こんにちは。中野の時計店【れんず】です。
只今、時計の構造について勉強中。
いつか、機械式時計を分解して中の構造を覗いてみたいみたいなぁと思っています。
腕時計のロマンがつまった沢山の複雑機構。
中でも、
『パーペチュアルカレンダー』と『トゥールビヨン』、『ミニッツリピーター』に『スプリットセコンド・クロノグラフ』
こちらの4つは、伝統的な複雑機構を象徴するものかと。
搭載モデルのスゴさをもっと理解すべく、それぞれの仕組みをまとめてみました。
今回は、ます『パーペチュアルカレンダー』と『トゥールビヨン』についてみていきましょう。
パーペチュアルカレンダー
~時計が動いている限り歴調整が不要~
1981年頃、IWCで時計技師のリーダーを務めていたクルト・クラウスが開発しました。
日付、曜日、西暦、ムーンフェイズを2499年まで文字盤上に表示できる機械式カレンダーです。
月の大(31日)、小(30日、28日)も閏歴の2月29日も、時計が自動で判断し正確に表示してくれます。
カレンダー調整不要だから、ペーパチュアル(永久)カレンダーと呼ばれています。
しかし、閏歴には、100年と1000周期でイレギュラーが起こるため
100年ごとに修正が必要になります。

_やること:_
1. 時計の複雑機構についての文章で、伝統的な複雑機構を象徴するとされている機構の名前をすべて挙げてください。
2. 時計の複雑機構についての文章を、最後の文のあとから書き足してください。

_抜き出したデータ:_
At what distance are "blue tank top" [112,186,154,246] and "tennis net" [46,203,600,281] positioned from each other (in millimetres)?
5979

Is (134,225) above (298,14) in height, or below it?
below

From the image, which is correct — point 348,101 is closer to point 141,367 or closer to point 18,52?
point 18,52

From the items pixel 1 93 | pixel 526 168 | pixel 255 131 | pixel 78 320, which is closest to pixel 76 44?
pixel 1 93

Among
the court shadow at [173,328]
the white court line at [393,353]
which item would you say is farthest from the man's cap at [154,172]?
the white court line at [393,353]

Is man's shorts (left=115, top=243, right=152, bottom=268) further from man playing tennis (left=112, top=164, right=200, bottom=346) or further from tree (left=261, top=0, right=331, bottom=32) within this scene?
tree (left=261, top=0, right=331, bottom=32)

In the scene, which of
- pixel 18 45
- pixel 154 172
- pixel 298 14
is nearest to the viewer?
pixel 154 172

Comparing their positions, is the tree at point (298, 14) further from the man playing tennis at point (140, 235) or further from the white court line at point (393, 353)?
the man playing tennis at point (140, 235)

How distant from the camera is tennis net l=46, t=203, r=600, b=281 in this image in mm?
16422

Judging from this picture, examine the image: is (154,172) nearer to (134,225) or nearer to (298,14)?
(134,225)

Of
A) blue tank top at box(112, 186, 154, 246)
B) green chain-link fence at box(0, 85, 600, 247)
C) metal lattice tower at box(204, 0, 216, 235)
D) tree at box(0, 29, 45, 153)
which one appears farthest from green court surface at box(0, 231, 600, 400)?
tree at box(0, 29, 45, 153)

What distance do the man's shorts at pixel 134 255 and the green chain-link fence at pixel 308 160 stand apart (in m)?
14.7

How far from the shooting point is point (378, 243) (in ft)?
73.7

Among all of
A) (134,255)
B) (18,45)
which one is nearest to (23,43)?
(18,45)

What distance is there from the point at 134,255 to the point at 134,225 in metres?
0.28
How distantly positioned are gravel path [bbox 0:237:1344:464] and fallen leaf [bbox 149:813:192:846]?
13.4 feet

...

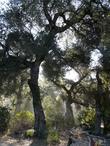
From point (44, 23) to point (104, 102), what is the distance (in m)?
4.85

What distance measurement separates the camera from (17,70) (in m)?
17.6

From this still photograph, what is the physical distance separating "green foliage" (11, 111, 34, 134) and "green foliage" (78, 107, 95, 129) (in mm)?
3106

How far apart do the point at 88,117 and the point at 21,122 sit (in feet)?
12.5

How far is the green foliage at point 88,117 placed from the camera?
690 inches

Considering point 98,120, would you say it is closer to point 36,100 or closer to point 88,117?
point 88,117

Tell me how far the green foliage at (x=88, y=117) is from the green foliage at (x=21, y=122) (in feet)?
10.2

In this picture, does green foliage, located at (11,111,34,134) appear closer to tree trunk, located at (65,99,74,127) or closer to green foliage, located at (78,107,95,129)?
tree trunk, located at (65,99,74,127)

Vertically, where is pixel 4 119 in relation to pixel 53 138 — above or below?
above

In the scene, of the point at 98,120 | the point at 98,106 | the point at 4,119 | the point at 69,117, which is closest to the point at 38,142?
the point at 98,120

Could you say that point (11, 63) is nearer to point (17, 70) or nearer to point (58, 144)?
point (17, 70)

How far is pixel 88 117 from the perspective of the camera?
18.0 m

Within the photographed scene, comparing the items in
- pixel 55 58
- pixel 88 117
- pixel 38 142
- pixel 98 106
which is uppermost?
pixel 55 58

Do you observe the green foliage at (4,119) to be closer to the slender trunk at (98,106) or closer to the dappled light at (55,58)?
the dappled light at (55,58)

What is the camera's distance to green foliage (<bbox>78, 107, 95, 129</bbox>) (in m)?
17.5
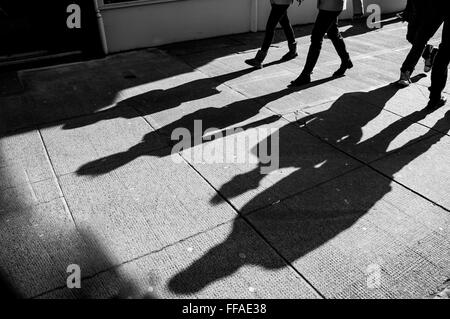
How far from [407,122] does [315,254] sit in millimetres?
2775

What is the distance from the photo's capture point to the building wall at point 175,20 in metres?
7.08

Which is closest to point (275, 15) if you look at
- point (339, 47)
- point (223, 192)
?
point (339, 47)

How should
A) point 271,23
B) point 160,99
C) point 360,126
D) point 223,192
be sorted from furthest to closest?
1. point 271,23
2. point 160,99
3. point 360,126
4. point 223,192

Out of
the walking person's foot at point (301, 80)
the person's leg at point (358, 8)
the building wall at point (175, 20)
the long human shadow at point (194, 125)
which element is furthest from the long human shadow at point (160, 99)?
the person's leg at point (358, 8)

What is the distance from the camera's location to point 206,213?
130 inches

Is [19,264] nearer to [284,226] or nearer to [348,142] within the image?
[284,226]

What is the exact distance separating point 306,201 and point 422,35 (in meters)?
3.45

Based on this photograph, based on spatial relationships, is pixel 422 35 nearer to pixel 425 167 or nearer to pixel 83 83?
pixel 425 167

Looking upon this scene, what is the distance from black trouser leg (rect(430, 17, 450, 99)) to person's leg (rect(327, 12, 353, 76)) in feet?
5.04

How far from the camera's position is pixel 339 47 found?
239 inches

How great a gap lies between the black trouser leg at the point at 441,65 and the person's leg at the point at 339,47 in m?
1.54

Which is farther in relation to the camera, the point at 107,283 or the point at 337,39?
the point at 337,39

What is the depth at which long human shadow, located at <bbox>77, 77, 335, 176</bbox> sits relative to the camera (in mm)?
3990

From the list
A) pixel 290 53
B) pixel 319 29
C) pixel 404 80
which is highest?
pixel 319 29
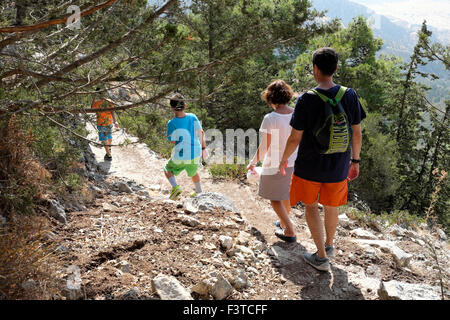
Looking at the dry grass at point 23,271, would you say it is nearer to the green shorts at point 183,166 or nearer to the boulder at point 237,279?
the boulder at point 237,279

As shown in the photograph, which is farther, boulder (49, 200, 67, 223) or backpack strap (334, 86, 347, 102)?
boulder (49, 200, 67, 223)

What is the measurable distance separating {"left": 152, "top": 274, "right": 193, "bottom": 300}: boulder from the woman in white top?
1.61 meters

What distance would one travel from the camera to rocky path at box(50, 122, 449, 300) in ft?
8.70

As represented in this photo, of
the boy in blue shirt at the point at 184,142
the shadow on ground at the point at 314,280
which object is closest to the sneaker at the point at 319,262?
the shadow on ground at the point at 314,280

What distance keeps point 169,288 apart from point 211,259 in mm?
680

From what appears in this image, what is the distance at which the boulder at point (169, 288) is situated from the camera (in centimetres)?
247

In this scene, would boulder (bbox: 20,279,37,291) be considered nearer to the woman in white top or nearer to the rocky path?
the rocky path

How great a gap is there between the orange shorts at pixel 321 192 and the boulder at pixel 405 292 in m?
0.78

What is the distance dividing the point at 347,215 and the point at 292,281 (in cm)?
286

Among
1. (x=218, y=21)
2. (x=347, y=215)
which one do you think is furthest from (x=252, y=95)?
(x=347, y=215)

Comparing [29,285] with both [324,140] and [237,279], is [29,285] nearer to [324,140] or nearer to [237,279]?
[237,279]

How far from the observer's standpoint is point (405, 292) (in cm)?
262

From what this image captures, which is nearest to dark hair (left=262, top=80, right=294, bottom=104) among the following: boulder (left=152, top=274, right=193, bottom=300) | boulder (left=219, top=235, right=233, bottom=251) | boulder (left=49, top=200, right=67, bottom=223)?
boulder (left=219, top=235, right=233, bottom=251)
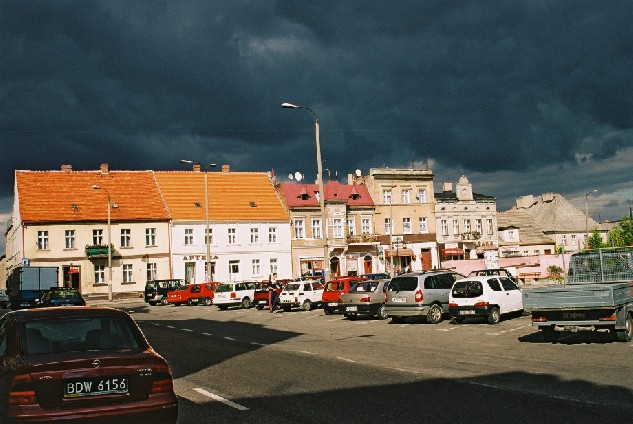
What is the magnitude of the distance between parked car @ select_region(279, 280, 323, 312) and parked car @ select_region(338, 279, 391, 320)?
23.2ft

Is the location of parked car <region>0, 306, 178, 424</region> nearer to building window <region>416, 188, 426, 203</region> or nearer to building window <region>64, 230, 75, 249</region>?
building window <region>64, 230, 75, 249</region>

==

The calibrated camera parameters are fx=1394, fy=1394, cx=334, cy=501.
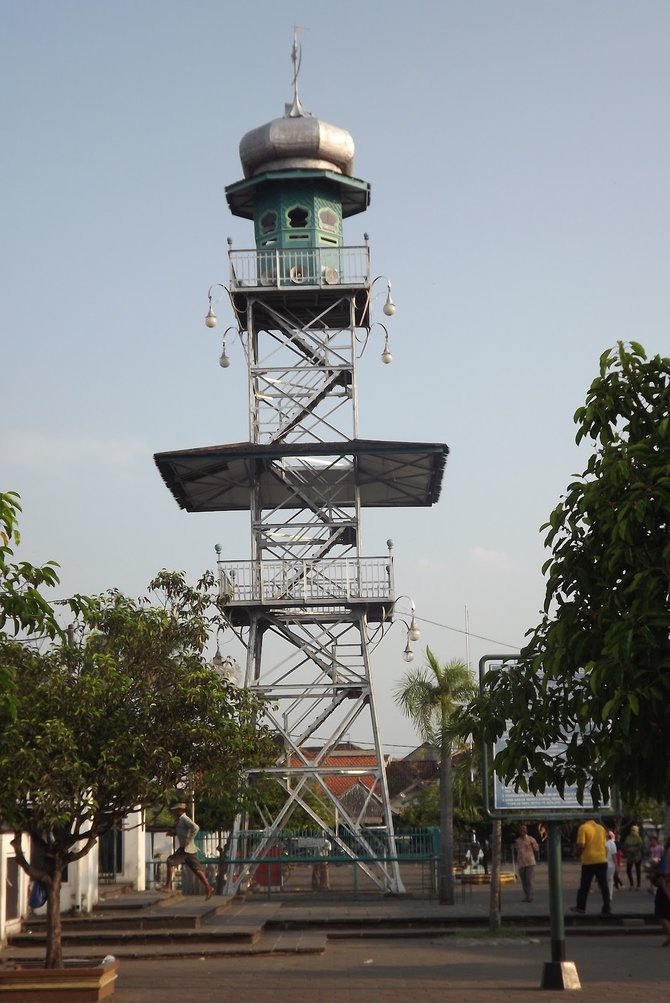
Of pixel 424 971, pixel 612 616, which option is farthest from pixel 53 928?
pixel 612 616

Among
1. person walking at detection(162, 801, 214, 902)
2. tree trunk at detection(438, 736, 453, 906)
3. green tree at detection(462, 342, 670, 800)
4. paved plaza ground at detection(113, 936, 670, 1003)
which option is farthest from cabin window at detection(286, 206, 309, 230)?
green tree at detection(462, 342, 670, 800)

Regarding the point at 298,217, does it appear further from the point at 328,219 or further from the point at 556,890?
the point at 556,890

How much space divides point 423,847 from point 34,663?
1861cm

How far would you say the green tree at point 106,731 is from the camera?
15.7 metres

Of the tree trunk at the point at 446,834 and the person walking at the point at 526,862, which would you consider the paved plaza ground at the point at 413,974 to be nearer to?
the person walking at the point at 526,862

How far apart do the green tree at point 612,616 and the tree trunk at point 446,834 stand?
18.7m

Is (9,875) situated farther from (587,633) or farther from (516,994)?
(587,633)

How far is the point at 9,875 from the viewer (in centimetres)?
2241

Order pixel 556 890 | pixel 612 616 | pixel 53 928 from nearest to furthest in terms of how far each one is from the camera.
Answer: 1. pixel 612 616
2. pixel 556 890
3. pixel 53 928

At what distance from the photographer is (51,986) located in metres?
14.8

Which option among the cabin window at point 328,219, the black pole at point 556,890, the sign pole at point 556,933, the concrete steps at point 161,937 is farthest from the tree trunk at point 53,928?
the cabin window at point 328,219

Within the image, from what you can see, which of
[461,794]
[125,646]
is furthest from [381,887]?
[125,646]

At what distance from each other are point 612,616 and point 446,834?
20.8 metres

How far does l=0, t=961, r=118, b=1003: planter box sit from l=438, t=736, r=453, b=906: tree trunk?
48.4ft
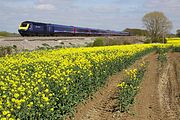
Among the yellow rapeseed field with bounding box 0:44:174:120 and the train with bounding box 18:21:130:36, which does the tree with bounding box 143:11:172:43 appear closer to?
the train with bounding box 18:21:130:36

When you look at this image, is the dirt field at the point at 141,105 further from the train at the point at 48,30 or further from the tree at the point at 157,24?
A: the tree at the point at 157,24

_答えの例:_
1.
パーペチュアルカレンダー
トゥールビヨン
ミニッツリピーター
スプリットセコンド・クロノグラフ

2.
現在パーペチュアルカレンダーを搭載した時計は、西暦2100年まで対応のものが多く、
これ以降2200年、2300年のタイミングで手作業の調整が必要になるそうです。
この機構を得意とするのは、IWC
ポルトギーゼ・パーペチュアル・カレンダー・トゥールビヨン
Source : https://www.iwc.com/jp/ja/watch-collections/portugieser/iw504505-portugieser-perpetual-calendar-tourbillon.html
キーパーツとなるのは、48ヶ月カム。
その名の通り、48ヶ月=4年で1周します。
周囲に刻まれた48の溝の深さの違いで、閏年を含む4年分の月の大小を記憶させている造りです。
レバーの先が溝に落ちた動きの大小に応じて、スネイルカムを1~4歯分押して進めます。
48ヶ月カムは、機械式メモリー装置なのです。
IWCの運命を好転させるきっかけとなった、クルト・クラウスが設計したこの機構
Source : https://www.iwc.com/jp/ja/articles/experiences/putting-eternity-on-your-wrist.html
パーペチュアルカレンダーの誕生以来、IWCは継続的に研究を続け少しずつ修正を加えています。
日付と月をデジタル式で表示するバージョンも開発しました。
この機構は、「ダ・ヴィンチ」「ポルトギーゼ」「インヂュニア」「アクアタイマー」の各コレクションにも搭載されています。
さらなる発展形として、ダブルムーンフェイズ表示付きのモデルも登場しました。これには、南半球から見た月の形状も合わせて表示されるそうな。
こうした革新はすべて、不可能に挑戦した男、クルト・クラウスの強い信念、発明の才、そして粘り強さなくしては実現し得なかったでしょう。
トゥールビヨン
~重力の方向を平均させる、回転する調速機構~
懐中時計や腕時計は、着用時に必ず姿勢差が生じて、
かかる重力の方向が変わります。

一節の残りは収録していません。